So I think it is important for us to take time to sit in rooms like these and talk about
what are the critical theoretical frameworks that we're applying.
But I think in terms like sheer labor work to rule terms, refusal as being fully unbothered
is like number one tool of like that everyone has access to before anything else enters that frame.
And I think, I think to just like the other, sorry, I'm going on, I had a lot of thoughts.
But I think framing, I think a lot of the difference that I hear in conversations with people who are focused on their research or coming from academic institutions is the idea.
that our libraries are like very closed assemblages where there's a lot of surveillance and all of this is happening.
And I, that's not my experience of work. I think the, the projection of that surveillance being a
possibility is sort of intimated broadly in our like bigger, more diffuse institutions like multi-branch
libraries. And most of the time, the people that would be tasked to do the surveillance are too busy
rewiring a fucking computer
or an outlet in a library somewhere
they're not checking this record
they're not doing this policing that is assumed
to be happening
and I think a lot of what we
like if we're pushing back on the inevitability
discourse like a lot of what we can
build knowledge around is like
it's not happening to me right now
and if I behave as though it is
I'm doing it to myself
So that's, I don't think there's a question, but like, I wanted to throw all of that out because I thought it was important to say coming from where I come from.
Yeah, thank you for saying that. Yeah, I think there's a lot of like, I think there's a spectrum of refusal. Like, and I was thinking about like metabolism as an idea, like, depending on who you are and like your job situation, like your work environment like in a very material sense. Like, yeah, it just, it may not, it is likely not the first.
thing on the docket of what you have to do that day.
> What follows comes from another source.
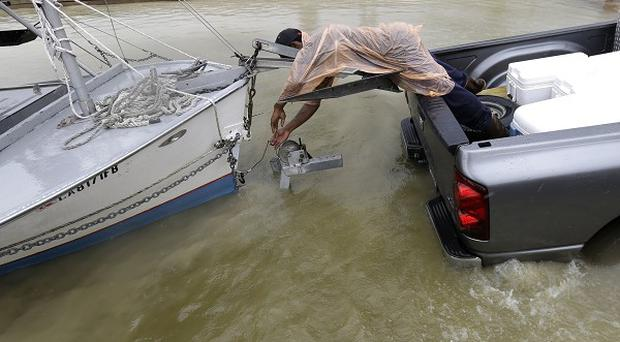 CJ Johnson pulls a shrimp boat out of the water in preparation for the arrival of Tropical Storm Karen (AP)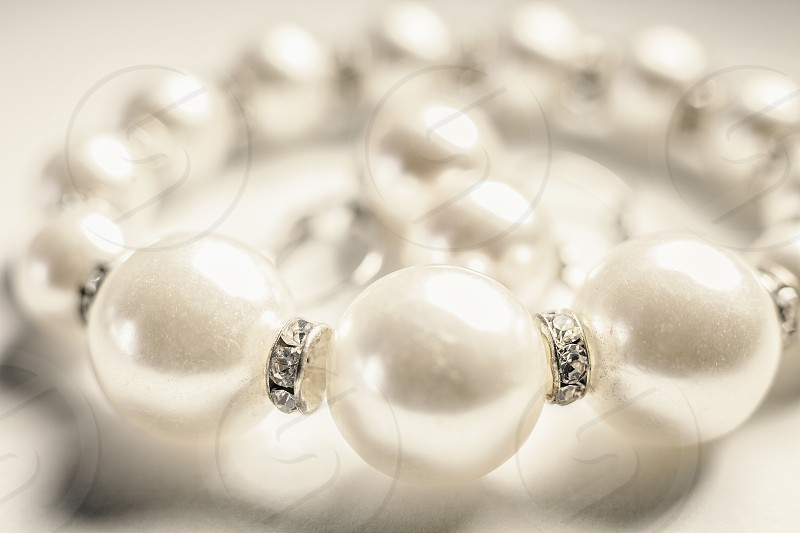 Closeup view of white necklaces and earrings.  photo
And I think there's, it's great that we have resources.
Like I just want to also plug Library Freedom Project again.
And like the tip sheets that have been created and like things that you can just like
hand out or print out and you're like, cool, I have that.
If I need it, I can get to it.
But like, yeah, I think it's every, the part of this, I think the problem of like why
these conversations like are, can be difficult to have, I think, across the, the field.
is because everyone's context is radically different,
and the funding models are very different,
and the surveillance of it all is very different.
So yes, I wanted to say thank you.
Yeah, I'm doing my dissertation work with a large, urban public library system,
and this is exactly sort of one of my feces
is that this discourse around AI and librarianship
treats it with a lot of urgency,
and yet most librarians, especially public librarians,
especially academic librarians in low-income environments,
it is the furthest thing from their first priority,
if out on the list at all.
Like when you have people literally overdosing on the steps outside the building,
you're not worried about evaluating these AI tools, right?
Until your library board is telling you,
actually this is the most important thing to you right now.
And to me, that is extremely harmful, this deep disconnect.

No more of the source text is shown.